** start of Provided material **

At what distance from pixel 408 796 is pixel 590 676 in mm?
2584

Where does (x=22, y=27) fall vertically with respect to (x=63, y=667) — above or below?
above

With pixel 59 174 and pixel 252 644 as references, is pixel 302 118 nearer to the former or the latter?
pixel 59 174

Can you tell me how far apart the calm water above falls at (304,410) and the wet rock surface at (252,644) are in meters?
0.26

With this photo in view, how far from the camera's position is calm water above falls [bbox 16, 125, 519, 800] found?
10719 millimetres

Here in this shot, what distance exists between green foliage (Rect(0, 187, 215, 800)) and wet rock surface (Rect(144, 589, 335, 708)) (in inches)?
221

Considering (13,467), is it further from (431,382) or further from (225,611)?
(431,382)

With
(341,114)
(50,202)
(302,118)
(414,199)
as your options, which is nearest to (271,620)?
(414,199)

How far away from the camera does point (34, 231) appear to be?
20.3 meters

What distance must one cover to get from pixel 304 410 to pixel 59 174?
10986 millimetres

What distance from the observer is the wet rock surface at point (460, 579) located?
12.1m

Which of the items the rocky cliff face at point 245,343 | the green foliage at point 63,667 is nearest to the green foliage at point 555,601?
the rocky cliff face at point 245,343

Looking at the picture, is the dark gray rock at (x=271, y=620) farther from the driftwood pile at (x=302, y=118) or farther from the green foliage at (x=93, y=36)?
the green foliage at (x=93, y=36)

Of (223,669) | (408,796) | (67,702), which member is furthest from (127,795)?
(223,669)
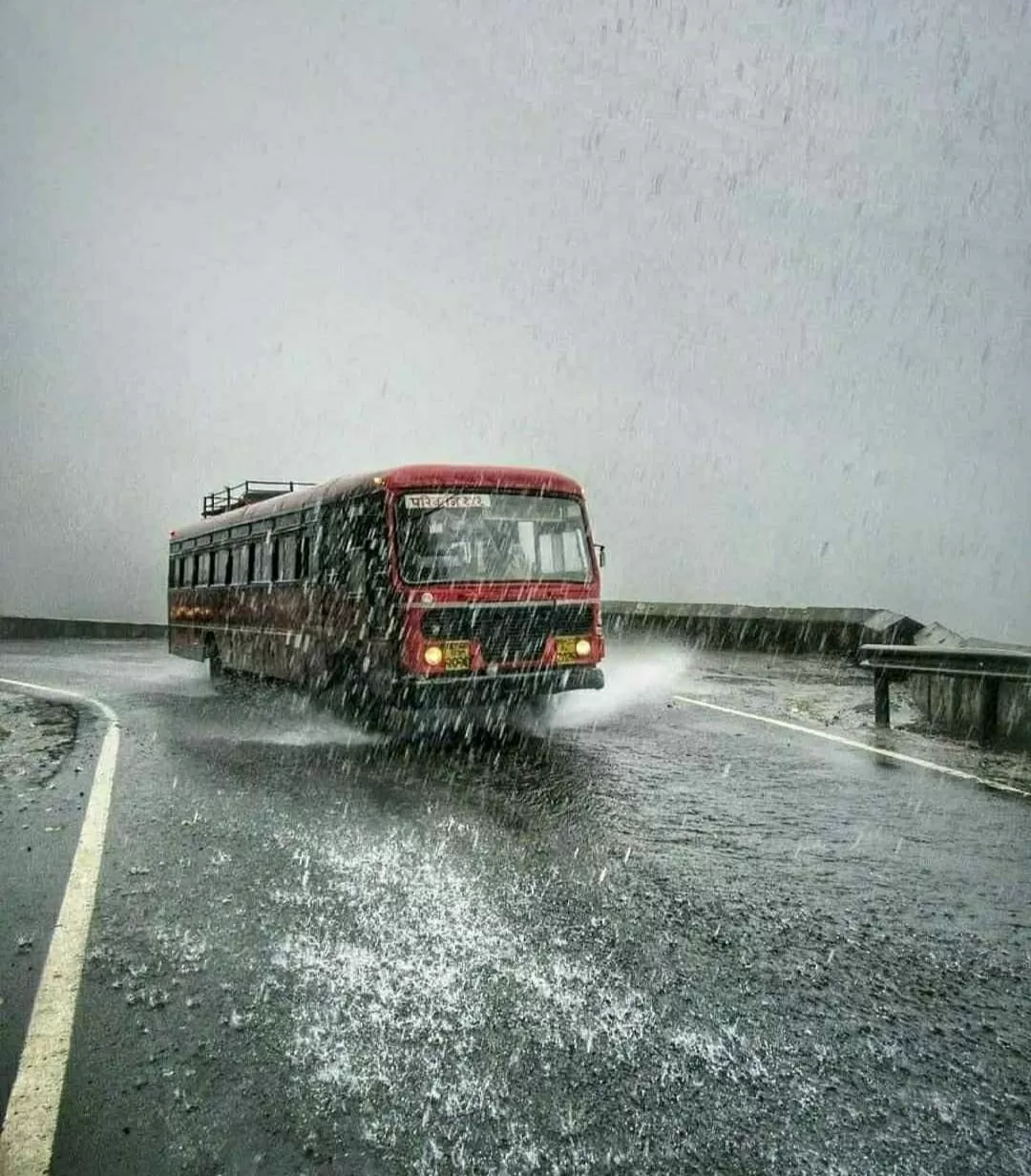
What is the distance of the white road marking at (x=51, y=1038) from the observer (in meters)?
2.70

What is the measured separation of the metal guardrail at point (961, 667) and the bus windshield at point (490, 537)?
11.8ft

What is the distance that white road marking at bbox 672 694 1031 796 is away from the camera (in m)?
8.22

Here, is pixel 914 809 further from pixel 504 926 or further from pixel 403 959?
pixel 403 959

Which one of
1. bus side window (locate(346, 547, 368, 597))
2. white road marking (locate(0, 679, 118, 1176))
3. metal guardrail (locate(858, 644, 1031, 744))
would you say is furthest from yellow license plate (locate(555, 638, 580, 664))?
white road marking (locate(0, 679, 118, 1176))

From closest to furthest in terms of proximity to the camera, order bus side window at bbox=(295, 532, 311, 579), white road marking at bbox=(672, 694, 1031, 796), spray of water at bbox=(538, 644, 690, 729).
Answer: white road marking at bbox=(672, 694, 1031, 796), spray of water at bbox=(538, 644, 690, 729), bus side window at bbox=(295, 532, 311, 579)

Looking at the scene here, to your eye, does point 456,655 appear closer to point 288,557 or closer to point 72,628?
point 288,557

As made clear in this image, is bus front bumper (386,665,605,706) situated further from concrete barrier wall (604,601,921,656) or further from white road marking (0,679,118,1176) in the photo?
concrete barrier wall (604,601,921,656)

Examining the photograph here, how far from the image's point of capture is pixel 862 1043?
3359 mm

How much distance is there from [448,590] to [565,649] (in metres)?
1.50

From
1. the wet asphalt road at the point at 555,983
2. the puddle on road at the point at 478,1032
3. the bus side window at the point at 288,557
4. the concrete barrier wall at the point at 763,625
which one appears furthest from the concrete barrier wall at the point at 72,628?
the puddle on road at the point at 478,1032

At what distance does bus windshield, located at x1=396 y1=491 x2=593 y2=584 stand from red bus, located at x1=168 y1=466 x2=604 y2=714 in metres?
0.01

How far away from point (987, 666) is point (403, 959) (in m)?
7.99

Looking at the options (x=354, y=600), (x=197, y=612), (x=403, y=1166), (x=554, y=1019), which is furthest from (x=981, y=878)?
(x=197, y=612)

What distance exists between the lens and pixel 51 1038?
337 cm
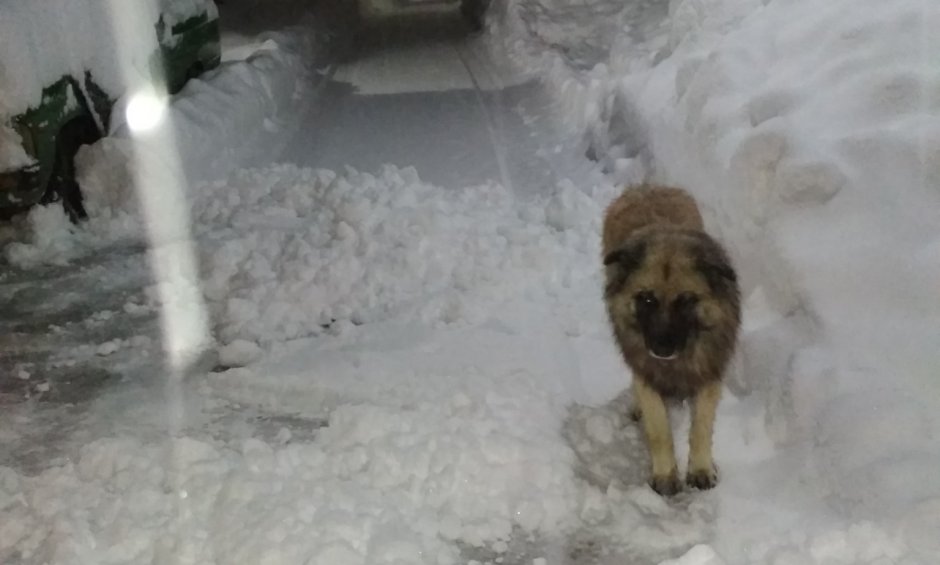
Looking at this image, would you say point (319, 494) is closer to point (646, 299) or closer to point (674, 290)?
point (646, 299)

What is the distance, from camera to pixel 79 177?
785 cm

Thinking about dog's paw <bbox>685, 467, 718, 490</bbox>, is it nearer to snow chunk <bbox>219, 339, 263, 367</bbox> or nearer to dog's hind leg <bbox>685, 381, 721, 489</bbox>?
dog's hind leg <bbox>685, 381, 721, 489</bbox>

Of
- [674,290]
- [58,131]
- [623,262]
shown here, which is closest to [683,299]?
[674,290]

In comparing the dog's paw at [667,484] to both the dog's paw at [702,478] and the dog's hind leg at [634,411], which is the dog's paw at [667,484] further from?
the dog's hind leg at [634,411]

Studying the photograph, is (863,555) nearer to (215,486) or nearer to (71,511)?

** end of Provided material **

## Exercise prompt
Please write out the records above again with "wet rock surface" swapped for "wet stone surface" and nothing else changed. Leave the pictures out.

## Response to this exercise
At what distance from pixel 408 796 is pixel 590 676 in mm?
2584

Where does (x=22, y=27) fall vertically with respect to (x=63, y=667) — above or below?
above

With pixel 59 174 and pixel 252 644 as references, is pixel 302 118 nearer to the former or the latter?
pixel 59 174

Can you tell me how far apart the calm water above falls at (304,410) and the wet stone surface at (252,644) are in meters?
0.26

With this photo in view, how far from the camera's position is calm water above falls [bbox 16, 125, 519, 800] found?
10719 millimetres

Here in this shot, what distance exists between green foliage (Rect(0, 187, 215, 800)) and wet stone surface (Rect(144, 589, 335, 708)) (in inches)?
221

Considering (13,467), is it further from (431,382) or further from (225,611)?
(431,382)

With
(341,114)
(50,202)
(302,118)
(414,199)
as your options, which is nearest to (271,620)?
(414,199)

How far away from the camera does point (34, 231) appear to be?
20.3 meters

What distance must one cover to get from pixel 304 410 to pixel 59 174?
10986 millimetres

What distance from the observer is the wet stone surface at point (460, 579) located?
12.1m

Which of the items the rocky cliff face at point 245,343 | the green foliage at point 63,667 is nearest to the green foliage at point 555,601?
the rocky cliff face at point 245,343

Looking at the picture, is the dark gray rock at (x=271, y=620) farther from the driftwood pile at (x=302, y=118) or farther from the green foliage at (x=93, y=36)?
the green foliage at (x=93, y=36)

Of (223,669) | (408,796) | (67,702), which member is furthest from (127,795)?
(223,669)
What is the distance of the white road marking at (x=51, y=1038) from the observer (in meters)?
2.70

What is the measured separation of the metal guardrail at point (961, 667) and the bus windshield at point (490, 537)?
11.8ft

What is the distance that white road marking at bbox 672 694 1031 796 is away from the camera (in m)?
8.22

Here, is pixel 914 809 further from pixel 504 926 or further from pixel 403 959?
pixel 403 959

Which one of
1. bus side window (locate(346, 547, 368, 597))
2. white road marking (locate(0, 679, 118, 1176))
3. metal guardrail (locate(858, 644, 1031, 744))
would you say is furthest from yellow license plate (locate(555, 638, 580, 664))?
white road marking (locate(0, 679, 118, 1176))

From closest to furthest in terms of proximity to the camera, order bus side window at bbox=(295, 532, 311, 579), white road marking at bbox=(672, 694, 1031, 796), spray of water at bbox=(538, 644, 690, 729).
Answer: white road marking at bbox=(672, 694, 1031, 796), spray of water at bbox=(538, 644, 690, 729), bus side window at bbox=(295, 532, 311, 579)

Looking at the scene here, to your eye, does point 456,655 appear closer to point 288,557 or closer to point 72,628?
point 288,557

As made clear in this image, is bus front bumper (386,665,605,706) situated further from concrete barrier wall (604,601,921,656) or further from white road marking (0,679,118,1176) in the photo?
concrete barrier wall (604,601,921,656)

Examining the photograph here, how far from the image's point of capture is pixel 862 1043?
3359 mm

How much distance is there from [448,590] to [565,649] (in metres)?
1.50

From
1. the wet asphalt road at the point at 555,983
2. the puddle on road at the point at 478,1032
3. the bus side window at the point at 288,557
4. the concrete barrier wall at the point at 763,625
which one appears furthest from the concrete barrier wall at the point at 72,628?
the puddle on road at the point at 478,1032

At what distance does bus windshield, located at x1=396 y1=491 x2=593 y2=584 stand from red bus, located at x1=168 y1=466 x2=604 y2=714 in metres?
0.01

How far away from point (987, 666) is point (403, 959) (in m)?
7.99

Looking at the options (x=354, y=600), (x=197, y=612), (x=403, y=1166), (x=554, y=1019), which is furthest from (x=981, y=878)?
(x=197, y=612)

What distance exists between the lens and pixel 51 1038?
337 cm
Looking at this image, would you say point (319, 494) is closer to point (646, 299) or closer to point (674, 290)?
point (646, 299)

What is the distance, from camera to pixel 79 177?
785 cm

Thinking about dog's paw <bbox>685, 467, 718, 490</bbox>, is it nearer to snow chunk <bbox>219, 339, 263, 367</bbox> or nearer to dog's hind leg <bbox>685, 381, 721, 489</bbox>?
dog's hind leg <bbox>685, 381, 721, 489</bbox>

Of
- [674,290]
- [58,131]
- [623,262]
shown here, which is closest to [683,299]?
[674,290]

In comparing the dog's paw at [667,484] to both the dog's paw at [702,478] and the dog's hind leg at [634,411], which is the dog's paw at [667,484] further from?
the dog's hind leg at [634,411]

Studying the photograph, is (863,555) nearer to (215,486) or nearer to (71,511)?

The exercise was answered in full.